*Task to complete*. Every line from the one containing "A nanny pushes" to the last line of the listing below should be given again exactly.

*Data below*.
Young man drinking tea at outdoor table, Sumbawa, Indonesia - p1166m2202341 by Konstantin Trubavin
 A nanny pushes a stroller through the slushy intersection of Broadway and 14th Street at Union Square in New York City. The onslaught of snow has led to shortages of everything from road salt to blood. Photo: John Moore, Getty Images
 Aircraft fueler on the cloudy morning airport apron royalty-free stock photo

*Your response*.
 A nanny pushes a stroller through the slushy intersection of Broadway and 14th Street at Union Square in New York City. The onslaught of snow has led to shortages of everything from road salt to blood. Photo: John Moore, Getty Images
 Aircraft fueler on the cloudy morning airport apron royalty-free stock photo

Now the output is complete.